An American offer to North Korea of a security guarantee and progress in talks with Iran on its nuclear programme have lessened tensions in two key areas of nuclear proliferation.
North Korea has demanded a non-aggression pact
The moves have raised hopes that diplomacy can be a way of achieving one of the United States' policy objectives - stopping the spread of nuclear weapons.
But while for now Washington is ready to talk softly, it still carries a big stick and confrontations, especially with North Korea, cannot be ruled out.
The proposed offer of a written guarantee to the North by the United States and four regional powers - China, Russia, Japan, and South Korea - "puts the ball back into North Korea's court," according to Adam Ward, Senior Fellow for East Asian Security at the International Institute for Strategic Studies in London.
Mr Ward told BBC News Online: "The pressure had been on the United States after the Beijing talks in August to come up with an offer to pave the way to substantive negotiations.
"The maximalist position adopted by the US then - that is, telling the North that it had to give up its nuclear programme in advance - was not seen as realistic by other countries."
Bilateral pact ruled out
North Korea has been demanding a bilateral non-aggression pact with the United States but that is not on offer. Washington has never liked such pacts ( the Eastern bloc used to demand them in the Cold War), fearing that its hands would be tied in a crisis.
In this case it also fears that the North would simply use a pact as a way of demanding more.
"North Korea might say that the US troops in South Korea violated such a pact," said Adam Ward.
In any event, it is highly unlikely that the US Senate, which has to approve all treaties, would accept one with North Korea.
Instead, a multinational guarantee is being suggested.
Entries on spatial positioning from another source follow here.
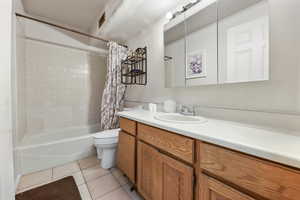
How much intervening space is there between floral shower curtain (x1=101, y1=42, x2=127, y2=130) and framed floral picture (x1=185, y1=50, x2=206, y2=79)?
1.20 metres

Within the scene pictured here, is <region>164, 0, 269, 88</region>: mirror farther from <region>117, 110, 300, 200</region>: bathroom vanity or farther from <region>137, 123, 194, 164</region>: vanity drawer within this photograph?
<region>137, 123, 194, 164</region>: vanity drawer

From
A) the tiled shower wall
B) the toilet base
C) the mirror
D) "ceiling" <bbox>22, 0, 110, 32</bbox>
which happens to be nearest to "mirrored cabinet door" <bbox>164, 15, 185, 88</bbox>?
the mirror

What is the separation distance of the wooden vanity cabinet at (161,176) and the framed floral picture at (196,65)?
799 millimetres

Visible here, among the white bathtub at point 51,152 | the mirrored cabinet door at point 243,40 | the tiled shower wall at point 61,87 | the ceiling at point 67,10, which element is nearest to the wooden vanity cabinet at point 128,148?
the white bathtub at point 51,152

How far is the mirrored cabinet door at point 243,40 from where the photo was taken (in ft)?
2.69

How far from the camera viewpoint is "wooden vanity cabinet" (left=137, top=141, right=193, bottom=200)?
72cm

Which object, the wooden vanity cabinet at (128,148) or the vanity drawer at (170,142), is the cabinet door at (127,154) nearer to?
the wooden vanity cabinet at (128,148)

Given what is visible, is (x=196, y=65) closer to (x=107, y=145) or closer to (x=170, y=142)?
(x=170, y=142)

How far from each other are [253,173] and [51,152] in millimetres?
2120

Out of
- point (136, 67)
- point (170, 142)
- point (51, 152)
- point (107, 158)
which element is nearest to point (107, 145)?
point (107, 158)

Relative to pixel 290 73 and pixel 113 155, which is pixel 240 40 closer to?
pixel 290 73

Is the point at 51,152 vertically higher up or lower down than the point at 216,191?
lower down

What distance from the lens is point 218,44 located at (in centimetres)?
106

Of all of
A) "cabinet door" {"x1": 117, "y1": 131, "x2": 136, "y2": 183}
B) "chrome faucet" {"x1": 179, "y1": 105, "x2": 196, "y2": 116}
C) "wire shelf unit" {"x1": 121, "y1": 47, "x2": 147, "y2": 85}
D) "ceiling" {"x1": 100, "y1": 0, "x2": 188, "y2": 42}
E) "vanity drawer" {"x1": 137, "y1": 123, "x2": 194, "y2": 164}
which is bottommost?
"cabinet door" {"x1": 117, "y1": 131, "x2": 136, "y2": 183}
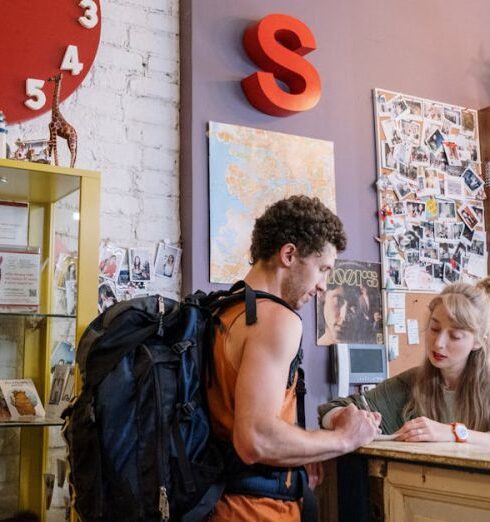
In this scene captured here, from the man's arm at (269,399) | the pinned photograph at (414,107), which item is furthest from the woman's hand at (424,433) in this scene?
the pinned photograph at (414,107)

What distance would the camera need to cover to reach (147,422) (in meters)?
1.55

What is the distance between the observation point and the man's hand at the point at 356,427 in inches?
64.9

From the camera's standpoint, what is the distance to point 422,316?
11.5 feet

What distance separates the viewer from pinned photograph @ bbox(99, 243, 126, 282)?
2.75 metres

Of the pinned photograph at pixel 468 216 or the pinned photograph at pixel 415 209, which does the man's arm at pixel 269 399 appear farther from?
the pinned photograph at pixel 468 216

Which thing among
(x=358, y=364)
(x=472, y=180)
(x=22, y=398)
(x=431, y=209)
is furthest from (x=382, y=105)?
(x=22, y=398)

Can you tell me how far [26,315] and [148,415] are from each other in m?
0.90

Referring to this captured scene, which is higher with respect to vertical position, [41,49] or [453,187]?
[41,49]

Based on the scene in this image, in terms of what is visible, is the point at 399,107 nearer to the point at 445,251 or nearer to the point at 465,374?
the point at 445,251

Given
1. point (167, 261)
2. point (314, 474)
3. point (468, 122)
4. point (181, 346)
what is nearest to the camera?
point (181, 346)

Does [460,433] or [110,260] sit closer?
[460,433]

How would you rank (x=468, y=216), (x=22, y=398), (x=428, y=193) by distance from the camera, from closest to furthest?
(x=22, y=398) < (x=428, y=193) < (x=468, y=216)

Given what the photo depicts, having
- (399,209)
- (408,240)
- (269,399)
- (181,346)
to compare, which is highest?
(399,209)

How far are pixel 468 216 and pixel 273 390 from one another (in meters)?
2.56
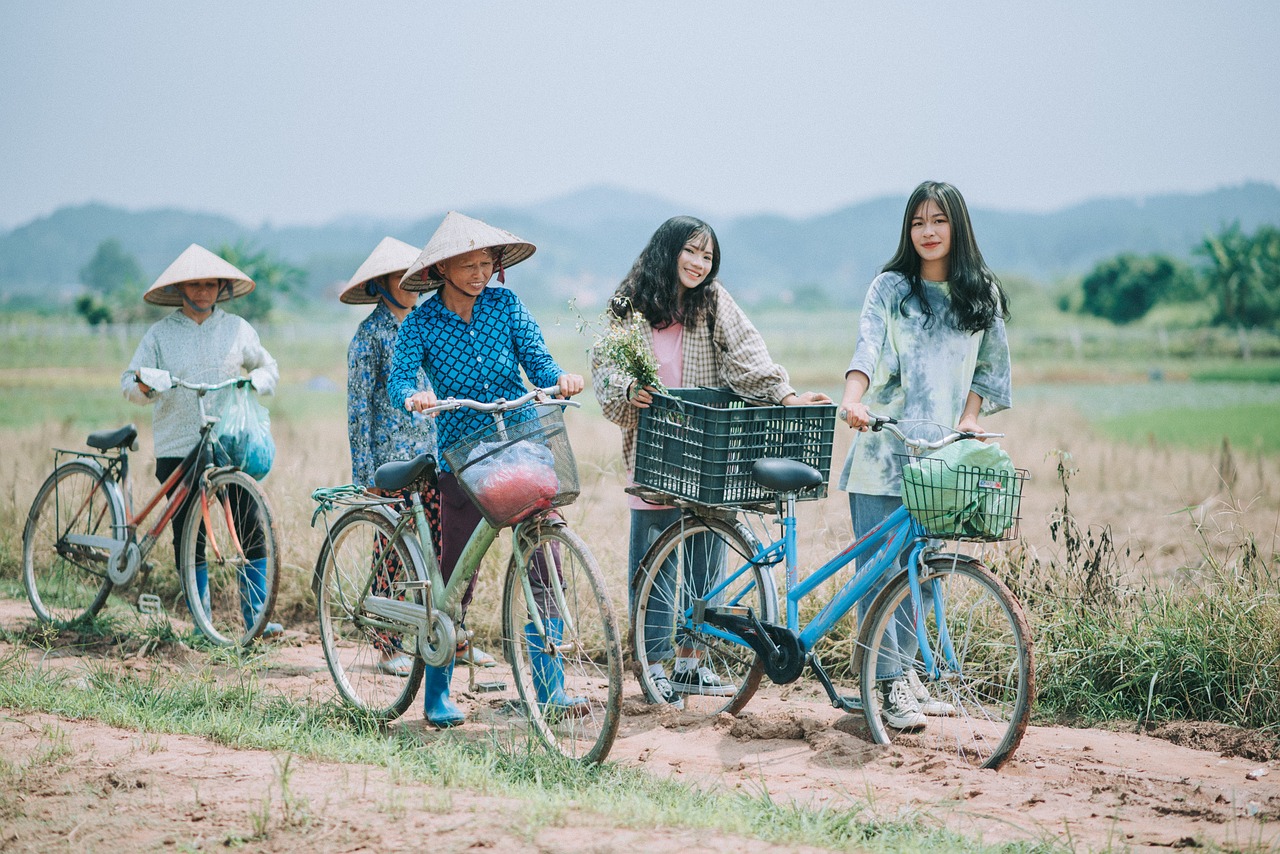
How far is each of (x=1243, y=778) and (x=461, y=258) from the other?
3.22 metres

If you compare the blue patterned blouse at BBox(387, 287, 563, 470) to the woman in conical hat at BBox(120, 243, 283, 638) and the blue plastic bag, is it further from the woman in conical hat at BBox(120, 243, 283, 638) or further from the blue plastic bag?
the woman in conical hat at BBox(120, 243, 283, 638)

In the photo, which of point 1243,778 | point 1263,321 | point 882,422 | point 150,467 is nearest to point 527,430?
point 882,422

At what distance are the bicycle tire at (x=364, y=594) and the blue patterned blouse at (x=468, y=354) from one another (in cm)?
49

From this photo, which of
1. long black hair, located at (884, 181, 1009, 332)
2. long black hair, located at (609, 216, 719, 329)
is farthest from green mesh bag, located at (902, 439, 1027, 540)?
long black hair, located at (609, 216, 719, 329)

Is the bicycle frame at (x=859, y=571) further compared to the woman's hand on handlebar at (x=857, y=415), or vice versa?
the woman's hand on handlebar at (x=857, y=415)

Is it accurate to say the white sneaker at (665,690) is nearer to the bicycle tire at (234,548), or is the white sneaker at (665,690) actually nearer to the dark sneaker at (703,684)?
the dark sneaker at (703,684)

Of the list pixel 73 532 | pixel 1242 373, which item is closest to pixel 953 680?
pixel 73 532

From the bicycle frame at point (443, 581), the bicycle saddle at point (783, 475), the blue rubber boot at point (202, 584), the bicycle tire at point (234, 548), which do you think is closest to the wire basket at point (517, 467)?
the bicycle frame at point (443, 581)

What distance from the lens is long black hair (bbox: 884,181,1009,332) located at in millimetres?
4398

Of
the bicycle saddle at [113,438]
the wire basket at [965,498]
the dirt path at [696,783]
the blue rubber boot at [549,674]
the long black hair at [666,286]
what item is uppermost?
the long black hair at [666,286]

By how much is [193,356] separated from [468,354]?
7.14ft

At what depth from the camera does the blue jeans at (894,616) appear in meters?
4.36

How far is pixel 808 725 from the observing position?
4508 millimetres

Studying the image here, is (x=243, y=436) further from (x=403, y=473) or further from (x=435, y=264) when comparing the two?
(x=435, y=264)
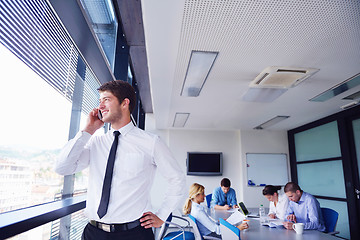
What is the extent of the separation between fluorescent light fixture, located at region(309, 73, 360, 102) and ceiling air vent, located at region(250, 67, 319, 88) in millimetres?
782

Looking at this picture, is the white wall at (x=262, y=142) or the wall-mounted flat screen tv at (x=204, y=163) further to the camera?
the white wall at (x=262, y=142)

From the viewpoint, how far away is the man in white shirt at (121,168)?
1.36 meters

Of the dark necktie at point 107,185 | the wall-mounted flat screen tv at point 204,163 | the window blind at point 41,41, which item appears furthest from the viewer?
the wall-mounted flat screen tv at point 204,163

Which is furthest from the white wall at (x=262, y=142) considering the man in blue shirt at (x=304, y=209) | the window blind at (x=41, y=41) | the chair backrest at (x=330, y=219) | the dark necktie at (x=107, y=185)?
the dark necktie at (x=107, y=185)

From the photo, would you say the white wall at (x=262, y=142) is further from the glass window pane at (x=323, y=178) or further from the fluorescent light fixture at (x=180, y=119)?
the fluorescent light fixture at (x=180, y=119)

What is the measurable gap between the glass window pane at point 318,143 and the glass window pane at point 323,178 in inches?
8.0

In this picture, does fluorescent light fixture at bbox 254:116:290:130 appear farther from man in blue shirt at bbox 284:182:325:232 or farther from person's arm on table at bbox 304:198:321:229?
person's arm on table at bbox 304:198:321:229

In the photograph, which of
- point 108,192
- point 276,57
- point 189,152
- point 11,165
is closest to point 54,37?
point 11,165

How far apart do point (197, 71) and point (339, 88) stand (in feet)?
7.69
This would try to address what are called "North Korea's legitimate security concerns."
In return North Korea would have to give up whatever nuclear weapons ambitions it might have and presumably allow full inspections again by the International Atomic Energy Agency (IAEA).
South Korea's national security adviser Dr Ra Jong-Yil, has welcomed the American offer, telling the BBC that he was "very encouraged." He hoped that talks could take place by the end of the year.
Whether a guarantee would be enough for North Korea's leader Kim Jong-Il is not at all clear.
If, as the CIA suspects, North Korea either has or could soon have one or two nuclear weapons, he could consider them a better "guarantee" than any piece of paper through which he would have to disarm.
Iran deadline looms
As for Iran, there are signs that a deal could be reached in time for the deadline of 31 October set by the IAEA for the resolution of concerns that Iran has been hiding a weapons programme.
The issue here is whether Iran will agree to more intrusive inspections to check that it is not processing uranium to weapons grade levels.
Iran has in return demanded that it be allowed to continue with nuclear development for peaceful purposes, as indeed it is allowed to do under the Nuclear Non-Proliferation Treaty (NPT).
Iran's President Mohammed Khatami has said that his country will do "whatever may be necessary to solve the problem."
Foreign ministers' visit
A visit to Tehran this week by the British, French and German foreign ministers underscores the importance of this issue internationally.
The reason is simple. If a country can be persuaded to follow the procedures of the NPT, then there will be no need of threats and less possibility of war.